Filesystem¶
The filesystem in the RE contains folders that you can access from both the HPC and the desktop. These include your working directory, the genomic data and other data resources. You should use the mounted ~/re_gecip
or ~/discovery_forum
folders as your working directory.
Home directory structure¶
The Home directory can be accessed from the desktop
Your working directory
The desktop home directory contains various folders, such as documents and downloads. You should not use these are your working folders as they are not accessible on the HPC. Your working directory should be either your ~/re_gecip
(academia) or ~/discovery_forum
(industry) folder. You can access these from either the HPC or the desktop. They have significant amounts of storage, allowing you to store your working data, scripts and results.
There is a 10 GB limit on your home directory on the AWS desktop environment and on the login node the HPC. You should avoid using these because if you fill them up you may be unable to login to the RE. You also cannot access the desktop home directory from the HPC or the login node from the desktop.
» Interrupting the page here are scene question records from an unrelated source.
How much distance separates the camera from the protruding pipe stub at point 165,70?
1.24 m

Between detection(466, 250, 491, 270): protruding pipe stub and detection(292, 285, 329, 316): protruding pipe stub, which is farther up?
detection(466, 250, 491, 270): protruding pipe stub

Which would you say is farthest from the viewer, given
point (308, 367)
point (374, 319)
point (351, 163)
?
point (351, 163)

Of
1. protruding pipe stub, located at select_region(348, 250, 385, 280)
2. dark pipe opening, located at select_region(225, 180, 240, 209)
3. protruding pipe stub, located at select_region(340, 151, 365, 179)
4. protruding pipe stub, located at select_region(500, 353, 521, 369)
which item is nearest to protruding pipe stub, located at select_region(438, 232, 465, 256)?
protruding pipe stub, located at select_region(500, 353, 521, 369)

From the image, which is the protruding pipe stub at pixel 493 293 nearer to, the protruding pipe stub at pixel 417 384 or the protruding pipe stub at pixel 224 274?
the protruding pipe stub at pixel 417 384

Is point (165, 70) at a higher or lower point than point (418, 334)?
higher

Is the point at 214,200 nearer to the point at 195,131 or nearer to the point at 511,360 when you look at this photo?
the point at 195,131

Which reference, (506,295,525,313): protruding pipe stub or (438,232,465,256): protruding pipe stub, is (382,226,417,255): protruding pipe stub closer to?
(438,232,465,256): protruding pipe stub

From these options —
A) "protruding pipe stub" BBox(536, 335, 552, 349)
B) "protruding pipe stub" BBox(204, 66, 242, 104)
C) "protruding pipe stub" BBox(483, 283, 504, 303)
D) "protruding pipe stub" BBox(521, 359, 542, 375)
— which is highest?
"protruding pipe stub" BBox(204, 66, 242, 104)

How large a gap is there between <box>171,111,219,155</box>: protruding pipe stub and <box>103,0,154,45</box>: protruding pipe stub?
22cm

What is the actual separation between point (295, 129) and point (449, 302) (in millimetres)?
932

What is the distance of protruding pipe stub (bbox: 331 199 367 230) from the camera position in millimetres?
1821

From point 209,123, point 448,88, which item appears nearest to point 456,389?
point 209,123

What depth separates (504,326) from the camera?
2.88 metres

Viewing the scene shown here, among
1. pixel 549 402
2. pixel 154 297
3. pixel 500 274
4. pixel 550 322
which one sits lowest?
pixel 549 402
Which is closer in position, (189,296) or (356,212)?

In your home directory there are links to a number of important folders. These folders are:
Folder | Icon | Read | Write | Desktop Path | Mounted on HPC | HPC Path | Description | Access |
---|---|---|---|---|---|---|---|---|
genomes | ~/genomes |
/genomes |
All the genomic data provided by our sequence partner Illumina . | read-only | ||||
gel_ data_ resources | ~/gel_data_resources |
/gel_data_resources |
Outputs from the Genomics England internal pipelines | read-only | ||||
pgen_public_ data_ resources | ~/pgen_public_data_resources |
/pgen_public_data_resources |
Public data resources such as 1,000 genomes data, reference genomes, example scripts etc. | read-only | ||||
specific shared folder | ~/<group_name> |
/<group_name> |
Backed-up working space for each group (e.g. re_gecip ). There are several petabytes of storage space for use and collaboration. |
read-write |
All of these folders are also mounted on the HPC at root ( / ) so you can access them when running programs on the HPC. Your home folder in the Research Environment desktop is NOT available on the HPC. Please use the specific group share instead.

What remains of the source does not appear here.